Certains, sur place, mais aussi, plus discrètement, à Paris, commencent à parler d’épreuve de force, et même d’émeutes, à propos de ces deux départements d’outre-mer, souvent résumés, bien à tort, à leur image de paradis touristiques, grands pourvoyeurs de punchs à déguster sur des plages de cartes postales. Vision terriblement réductrice qui, bien naturellement, achève d’irriter les Antillais. Lesquels ont le sentiment d’être, sauf au moment des vacances et chez les agences de voyages, regrettablement oubliés de la Métropole, en particulier sur le front de l’emploi.

„Depuis le mois de juillet“, explique ainsi Élie Domota, le porte-parole de l’intersyndicale de Guadeloupe, „nous sommes des milliers à manifester toutes les semaines pour obtenir des négociations, mais le préfet ne nous entend pas.“ Parmi les demandes des manifestants: le maintien de la gratuité des tests sur le Covid, l’augmentation généralisée des salaires, ainsi que des minima sociaux, des allocations-chômage et des pensions de retraite … Depuis avant-hier, la grève tend à se répandre dans les deux îles.
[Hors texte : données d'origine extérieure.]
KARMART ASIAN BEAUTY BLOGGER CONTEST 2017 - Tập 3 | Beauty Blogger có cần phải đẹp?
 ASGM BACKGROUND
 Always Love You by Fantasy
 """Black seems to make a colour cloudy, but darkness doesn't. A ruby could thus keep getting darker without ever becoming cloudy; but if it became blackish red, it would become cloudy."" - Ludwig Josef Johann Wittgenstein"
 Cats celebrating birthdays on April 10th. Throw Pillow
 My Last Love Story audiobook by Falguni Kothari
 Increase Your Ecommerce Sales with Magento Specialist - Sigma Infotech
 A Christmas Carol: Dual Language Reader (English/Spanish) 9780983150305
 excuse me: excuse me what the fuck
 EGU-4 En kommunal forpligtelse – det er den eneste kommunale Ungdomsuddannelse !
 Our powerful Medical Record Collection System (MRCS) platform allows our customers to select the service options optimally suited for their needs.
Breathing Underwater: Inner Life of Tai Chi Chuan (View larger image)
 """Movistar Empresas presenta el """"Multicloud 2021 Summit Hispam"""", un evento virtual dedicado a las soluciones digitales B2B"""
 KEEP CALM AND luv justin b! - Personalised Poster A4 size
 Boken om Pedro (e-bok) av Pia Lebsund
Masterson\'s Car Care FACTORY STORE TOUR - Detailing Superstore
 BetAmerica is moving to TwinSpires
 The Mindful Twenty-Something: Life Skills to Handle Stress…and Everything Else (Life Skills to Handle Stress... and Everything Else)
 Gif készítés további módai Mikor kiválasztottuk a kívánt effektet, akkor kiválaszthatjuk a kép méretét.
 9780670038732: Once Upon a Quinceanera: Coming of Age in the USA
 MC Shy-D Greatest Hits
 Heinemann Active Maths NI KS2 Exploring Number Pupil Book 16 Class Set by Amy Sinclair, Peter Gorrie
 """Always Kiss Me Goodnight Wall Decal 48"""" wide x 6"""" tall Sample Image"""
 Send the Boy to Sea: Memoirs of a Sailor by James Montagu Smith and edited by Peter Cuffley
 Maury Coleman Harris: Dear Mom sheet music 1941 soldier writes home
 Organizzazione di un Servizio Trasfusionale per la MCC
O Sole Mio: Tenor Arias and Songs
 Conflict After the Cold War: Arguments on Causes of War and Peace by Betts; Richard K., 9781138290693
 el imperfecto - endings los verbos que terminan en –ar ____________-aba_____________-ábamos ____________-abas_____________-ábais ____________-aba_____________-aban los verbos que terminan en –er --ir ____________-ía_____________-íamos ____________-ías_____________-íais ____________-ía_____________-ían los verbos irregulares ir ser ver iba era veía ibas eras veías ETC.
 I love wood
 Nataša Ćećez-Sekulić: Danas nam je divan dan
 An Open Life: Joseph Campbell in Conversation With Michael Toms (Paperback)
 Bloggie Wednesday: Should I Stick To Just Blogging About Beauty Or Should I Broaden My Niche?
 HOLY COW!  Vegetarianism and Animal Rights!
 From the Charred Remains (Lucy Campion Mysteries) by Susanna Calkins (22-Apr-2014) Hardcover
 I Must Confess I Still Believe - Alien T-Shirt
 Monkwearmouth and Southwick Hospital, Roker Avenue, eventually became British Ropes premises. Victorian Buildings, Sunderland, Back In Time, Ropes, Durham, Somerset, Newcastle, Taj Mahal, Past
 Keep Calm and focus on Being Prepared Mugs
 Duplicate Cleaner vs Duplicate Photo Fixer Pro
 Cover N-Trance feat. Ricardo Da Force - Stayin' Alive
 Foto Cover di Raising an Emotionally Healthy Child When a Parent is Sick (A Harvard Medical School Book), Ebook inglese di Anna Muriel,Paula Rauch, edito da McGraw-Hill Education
A quoi s’ajoute un autre contentieux: Guadeloupe et Martinique restent marquées par le scandale sanitaire provoqué par un pesticide, le chlordécone, utilisé de 1972 à 1993 dans les bananeraies pour lutter contre les charançons, et qui a fini par être interdit après avoir été analysé comme dangereux pour la santé humaine. Les insulaires demandent aujourd’hui que les initiateurs de ce programme soient poursuivis, et que le dépistage des possibles séquelles médicales soit généralisé et gratuit.

A ce dossier antillais, comme à tous les autres désormais, l’approche de l’élection présidentielle apporte naturellement une complexité complémentaire. D’autant plus que ces citoyens français d’outre-Mer (dont, en outre, un grand nombre vivent aussi en Métropole) sont, comme tous les autres, électeurs. Et qu’Emmanuel Macron se trouve face à un dilemme: il ne peut apparaître ni comme un dirigeant faible, cédant devant les manifestations, ni comme un président autoritaire qui afficherait son dédain à l’égard de compatriotes lointains … et noirs. Non seulement pour d’évidentes raisons morales, mais aussi parce qu’à la lumière des débats qui agitent en ce moment la société française, l’une ou l’autre option serait calamiteuse.